> **GIVEN EXERCISE**
Can you copy the material below word for word, reproducing every line with nothing changed or left out?

> **PROVIDED MATERIAL**
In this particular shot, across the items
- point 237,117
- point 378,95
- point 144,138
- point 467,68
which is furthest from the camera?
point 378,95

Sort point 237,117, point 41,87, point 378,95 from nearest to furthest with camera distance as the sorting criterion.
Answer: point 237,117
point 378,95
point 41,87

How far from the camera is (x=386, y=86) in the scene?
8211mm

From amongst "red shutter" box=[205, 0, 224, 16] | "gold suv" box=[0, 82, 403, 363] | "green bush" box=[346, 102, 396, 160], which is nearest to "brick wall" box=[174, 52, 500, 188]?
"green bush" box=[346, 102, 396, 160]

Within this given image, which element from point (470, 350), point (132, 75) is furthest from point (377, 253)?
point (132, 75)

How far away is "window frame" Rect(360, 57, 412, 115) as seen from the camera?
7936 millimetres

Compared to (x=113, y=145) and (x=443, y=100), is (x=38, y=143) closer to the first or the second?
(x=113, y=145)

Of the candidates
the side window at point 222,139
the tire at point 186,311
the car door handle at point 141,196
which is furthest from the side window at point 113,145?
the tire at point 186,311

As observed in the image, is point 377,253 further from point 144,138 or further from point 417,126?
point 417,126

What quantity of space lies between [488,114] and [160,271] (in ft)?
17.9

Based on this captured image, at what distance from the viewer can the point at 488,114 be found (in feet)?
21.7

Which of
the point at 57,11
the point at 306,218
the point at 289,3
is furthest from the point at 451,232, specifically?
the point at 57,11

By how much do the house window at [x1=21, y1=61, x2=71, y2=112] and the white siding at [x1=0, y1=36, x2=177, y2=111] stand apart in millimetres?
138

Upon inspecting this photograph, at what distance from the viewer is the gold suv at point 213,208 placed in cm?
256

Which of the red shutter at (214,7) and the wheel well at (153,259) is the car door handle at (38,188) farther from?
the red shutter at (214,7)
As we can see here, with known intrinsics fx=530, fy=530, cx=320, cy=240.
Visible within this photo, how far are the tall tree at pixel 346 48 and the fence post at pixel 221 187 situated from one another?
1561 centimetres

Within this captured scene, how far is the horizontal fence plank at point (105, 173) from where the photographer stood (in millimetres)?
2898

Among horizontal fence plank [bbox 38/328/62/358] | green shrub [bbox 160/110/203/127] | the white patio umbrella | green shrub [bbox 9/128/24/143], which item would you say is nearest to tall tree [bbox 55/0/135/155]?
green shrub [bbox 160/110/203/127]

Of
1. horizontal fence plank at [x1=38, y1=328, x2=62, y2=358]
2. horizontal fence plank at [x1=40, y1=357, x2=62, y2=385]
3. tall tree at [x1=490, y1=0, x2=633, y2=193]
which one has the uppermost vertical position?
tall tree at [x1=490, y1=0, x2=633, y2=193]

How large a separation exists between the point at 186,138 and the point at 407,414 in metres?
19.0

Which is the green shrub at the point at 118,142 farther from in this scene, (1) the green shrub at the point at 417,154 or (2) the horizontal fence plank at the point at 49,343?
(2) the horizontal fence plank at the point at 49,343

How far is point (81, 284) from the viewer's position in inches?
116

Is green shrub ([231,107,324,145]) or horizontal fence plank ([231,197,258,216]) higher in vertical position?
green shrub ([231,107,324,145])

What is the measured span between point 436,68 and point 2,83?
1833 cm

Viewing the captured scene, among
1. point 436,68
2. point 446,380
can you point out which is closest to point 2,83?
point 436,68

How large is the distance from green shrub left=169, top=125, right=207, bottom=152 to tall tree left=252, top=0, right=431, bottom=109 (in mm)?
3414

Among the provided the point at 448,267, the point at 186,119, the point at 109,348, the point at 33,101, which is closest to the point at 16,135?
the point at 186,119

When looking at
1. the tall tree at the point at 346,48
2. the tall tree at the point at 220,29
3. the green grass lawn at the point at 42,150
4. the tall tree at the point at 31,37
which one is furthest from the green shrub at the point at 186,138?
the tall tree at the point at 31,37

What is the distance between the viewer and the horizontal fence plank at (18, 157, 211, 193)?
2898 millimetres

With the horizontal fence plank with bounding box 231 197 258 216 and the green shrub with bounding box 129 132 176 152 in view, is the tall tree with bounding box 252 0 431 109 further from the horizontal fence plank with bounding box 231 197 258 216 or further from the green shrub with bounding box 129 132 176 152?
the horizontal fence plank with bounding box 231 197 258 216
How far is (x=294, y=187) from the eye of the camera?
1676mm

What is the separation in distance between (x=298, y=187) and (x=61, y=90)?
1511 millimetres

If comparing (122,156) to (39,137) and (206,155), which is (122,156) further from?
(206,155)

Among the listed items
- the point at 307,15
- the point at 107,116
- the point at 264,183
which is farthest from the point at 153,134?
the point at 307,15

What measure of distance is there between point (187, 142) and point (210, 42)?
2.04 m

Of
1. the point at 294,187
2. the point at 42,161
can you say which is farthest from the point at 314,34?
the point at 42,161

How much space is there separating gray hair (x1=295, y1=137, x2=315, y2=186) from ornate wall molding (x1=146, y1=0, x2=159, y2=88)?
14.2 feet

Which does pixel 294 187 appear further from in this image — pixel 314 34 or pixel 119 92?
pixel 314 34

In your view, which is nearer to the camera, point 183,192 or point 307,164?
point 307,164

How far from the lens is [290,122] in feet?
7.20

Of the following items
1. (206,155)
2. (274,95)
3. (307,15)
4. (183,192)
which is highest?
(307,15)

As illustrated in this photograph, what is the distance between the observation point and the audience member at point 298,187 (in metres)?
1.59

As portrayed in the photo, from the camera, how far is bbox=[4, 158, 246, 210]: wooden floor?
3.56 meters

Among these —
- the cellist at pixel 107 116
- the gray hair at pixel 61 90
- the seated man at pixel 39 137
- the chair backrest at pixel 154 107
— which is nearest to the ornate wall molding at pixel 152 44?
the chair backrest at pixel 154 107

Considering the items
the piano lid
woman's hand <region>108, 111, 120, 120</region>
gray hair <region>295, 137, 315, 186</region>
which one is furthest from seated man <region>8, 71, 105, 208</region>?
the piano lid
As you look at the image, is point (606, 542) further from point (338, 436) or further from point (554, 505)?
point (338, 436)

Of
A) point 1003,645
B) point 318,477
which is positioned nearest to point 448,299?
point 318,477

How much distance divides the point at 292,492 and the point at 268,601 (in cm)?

> **SOLVED EXERCISE**
In this particular shot, across the items
- point 237,117
- point 378,95
- point 144,138
- point 467,68
which is furthest from the camera?
point 378,95

Sort point 237,117, point 41,87, point 378,95 from nearest to furthest with camera distance as the sorting criterion.
Answer: point 237,117
point 378,95
point 41,87

How far from the camera is (x=386, y=86) in the scene?
8211mm

From amongst "red shutter" box=[205, 0, 224, 16] | "gold suv" box=[0, 82, 403, 363] | "green bush" box=[346, 102, 396, 160], which is nearest to "brick wall" box=[174, 52, 500, 188]?
"green bush" box=[346, 102, 396, 160]

Within this given image, which element from point (470, 350), point (132, 75) is furthest from point (377, 253)?
point (132, 75)

How far away is "window frame" Rect(360, 57, 412, 115) as seen from the camera?
7936 millimetres

Compared to (x=113, y=145) and (x=443, y=100), is (x=38, y=143) closer to the first or the second?
(x=113, y=145)

Of the candidates
the side window at point 222,139
the tire at point 186,311
the car door handle at point 141,196
which is furthest from the side window at point 113,145?
the tire at point 186,311

As observed in the image, is point 377,253 further from point 144,138 or further from point 417,126?
point 417,126

What quantity of space lies between [488,114] and [160,271] (in ft)?
17.9

Based on this captured image, at what distance from the viewer can the point at 488,114 be found (in feet)?
21.7

Which of
the point at 57,11
the point at 306,218
the point at 289,3
is furthest from the point at 451,232, specifically?
the point at 57,11

By how much do the house window at [x1=21, y1=61, x2=71, y2=112] and the white siding at [x1=0, y1=36, x2=177, y2=111] stand apart in millimetres?
138

Upon inspecting this photograph, at what distance from the viewer is the gold suv at point 213,208 placed in cm?
256

Which of the red shutter at (214,7) and the wheel well at (153,259) is the car door handle at (38,188) farther from?
the red shutter at (214,7)
As we can see here, with known intrinsics fx=530, fy=530, cx=320, cy=240.
Visible within this photo, how far are the tall tree at pixel 346 48 and the fence post at pixel 221 187 situated from one another?
1561 centimetres

Within this captured scene, how far is the horizontal fence plank at point (105, 173) from where the photographer stood (in millimetres)?
2898

Among horizontal fence plank [bbox 38/328/62/358] | green shrub [bbox 160/110/203/127] | the white patio umbrella | green shrub [bbox 9/128/24/143], which item would you say is nearest to tall tree [bbox 55/0/135/155]?
green shrub [bbox 160/110/203/127]

Of
1. horizontal fence plank at [x1=38, y1=328, x2=62, y2=358]
2. horizontal fence plank at [x1=40, y1=357, x2=62, y2=385]
3. tall tree at [x1=490, y1=0, x2=633, y2=193]
which one has the uppermost vertical position?
tall tree at [x1=490, y1=0, x2=633, y2=193]

How large a separation exists between the point at 186,138 and the point at 407,414 in metres?
19.0

Which is the green shrub at the point at 118,142 farther from in this scene, (1) the green shrub at the point at 417,154 or (2) the horizontal fence plank at the point at 49,343?
(2) the horizontal fence plank at the point at 49,343

How far is point (81, 284) from the viewer's position in inches?
116

Is green shrub ([231,107,324,145]) or horizontal fence plank ([231,197,258,216]) higher in vertical position?
green shrub ([231,107,324,145])

What is the measured span between point 436,68 and point 2,83?
1833 cm

Viewing the captured scene, among
1. point 436,68
2. point 446,380
can you point out which is closest to point 2,83?
point 436,68

How large is the distance from green shrub left=169, top=125, right=207, bottom=152 to tall tree left=252, top=0, right=431, bottom=109 (in mm)?
3414

Among the provided the point at 448,267, the point at 186,119, the point at 109,348, the point at 33,101, which is closest to the point at 16,135?
the point at 186,119

When looking at
1. the tall tree at the point at 346,48
2. the tall tree at the point at 220,29
3. the green grass lawn at the point at 42,150
4. the tall tree at the point at 31,37
which one is furthest from the green shrub at the point at 186,138?
the tall tree at the point at 31,37

What is the distance between the viewer and the horizontal fence plank at (18, 157, 211, 193)?
2898 millimetres

With the horizontal fence plank with bounding box 231 197 258 216 and the green shrub with bounding box 129 132 176 152 in view, is the tall tree with bounding box 252 0 431 109 further from the horizontal fence plank with bounding box 231 197 258 216 or further from the green shrub with bounding box 129 132 176 152?
the horizontal fence plank with bounding box 231 197 258 216
How far is (x=294, y=187) from the eye of the camera?
1676mm

What is the separation in distance between (x=298, y=187) and (x=61, y=90)?
1511 millimetres

If comparing (122,156) to (39,137) and (206,155), which is (122,156) further from?
(206,155)

Among the listed items
- the point at 307,15
- the point at 107,116
- the point at 264,183
which is farthest from the point at 153,134?
the point at 307,15

What measure of distance is there between point (187, 142) and point (210, 42)?
2.04 m

Of
1. the point at 294,187
2. the point at 42,161
can you say which is farthest from the point at 314,34?
the point at 42,161

How much space is there separating gray hair (x1=295, y1=137, x2=315, y2=186) from ornate wall molding (x1=146, y1=0, x2=159, y2=88)?
14.2 feet

Which does pixel 294 187 appear further from in this image — pixel 314 34 or pixel 119 92?
pixel 314 34

In your view, which is nearer to the camera, point 183,192 or point 307,164?
point 307,164

How far from the lens is [290,122] in feet?
7.20

Of the following items
1. (206,155)
2. (274,95)
3. (307,15)
4. (183,192)
which is highest?
(307,15)

As illustrated in this photograph, what is the distance between the observation point and the audience member at point 298,187 (in metres)?
1.59

As portrayed in the photo, from the camera, how far is bbox=[4, 158, 246, 210]: wooden floor?
3.56 meters

Among these —
- the cellist at pixel 107 116
- the gray hair at pixel 61 90
- the seated man at pixel 39 137
- the chair backrest at pixel 154 107
— which is nearest to the ornate wall molding at pixel 152 44?
the chair backrest at pixel 154 107

Considering the items
the piano lid
woman's hand <region>108, 111, 120, 120</region>
gray hair <region>295, 137, 315, 186</region>
which one is furthest from seated man <region>8, 71, 105, 208</region>?
the piano lid
As you look at the image, is point (606, 542) further from point (338, 436) or further from point (554, 505)?
point (338, 436)

Of
A) point 1003,645
B) point 318,477
which is positioned nearest to point 448,299?
point 318,477

How much distance divides the point at 292,492 and the point at 268,601 (in cm)?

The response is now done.